"Great track!" he said. "It's a horse-track, of course, but it's in bully shape—the county fair is held there and these fellows make a big feature of their horse-races. I came up here to persuade them to hold an automobile meet, but they've got cold feet on the proposition."
"What was the proposition?" asked Tish.
"Well," he said, "it was something like this. I've been turning the trick all over the country and it works like a charm. The town's ahead in money and business, for an automobile race always brings a big crowd; the track owners make the gate money and the racing-cars get the prizes. Everybody's ahead. It's a clean sport too."
"I don't approve of racing for money," Tish said decidedly.
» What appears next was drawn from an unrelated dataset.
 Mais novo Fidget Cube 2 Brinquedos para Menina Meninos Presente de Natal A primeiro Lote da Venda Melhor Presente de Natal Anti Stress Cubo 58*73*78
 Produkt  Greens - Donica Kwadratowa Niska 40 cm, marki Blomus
But Mr. Ellis shrugged his shoulders. "It's really hardly racing for money," he explained. "The prizes cover the expenses of the racing-cars, which are heavy naturally. The cars alone cost a young fortune."
"I see," said Tish. "I hadn't thought of it in that light. Well, why didn't Morris Valley jump at the chance?"
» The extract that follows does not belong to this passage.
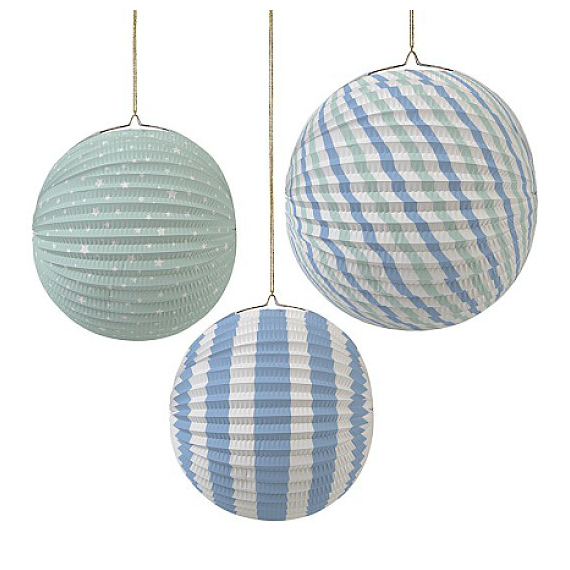 Lanternes rondes accordéon blue mix - Lot de 3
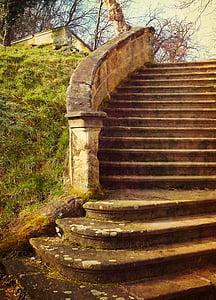 brown concrete staircase beside green grass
He hesitated a moment before he answered. "It was my fault really," he said. "They were willing enough to have the races, but it was a matter of money. I made them a proposition to duplicate whatever prize money they offered, and in return I was to have half the gate receipts and the betting privileges."
Tish quite stiffened. "Clean sport!" she said sarcastically. "With betting privileges!"
"You don't quite understand, dear lady," he explained. "Even in the cleanest sport we cannot prevent a man's having an opinion and backing it with his own money. What I intended to do was to regulate it. Regulate it."
Tish was quite mollified. "Well, of course," she said, "I suppose since it must be, it is better—er,—regulated. But why haven't you succeeded?"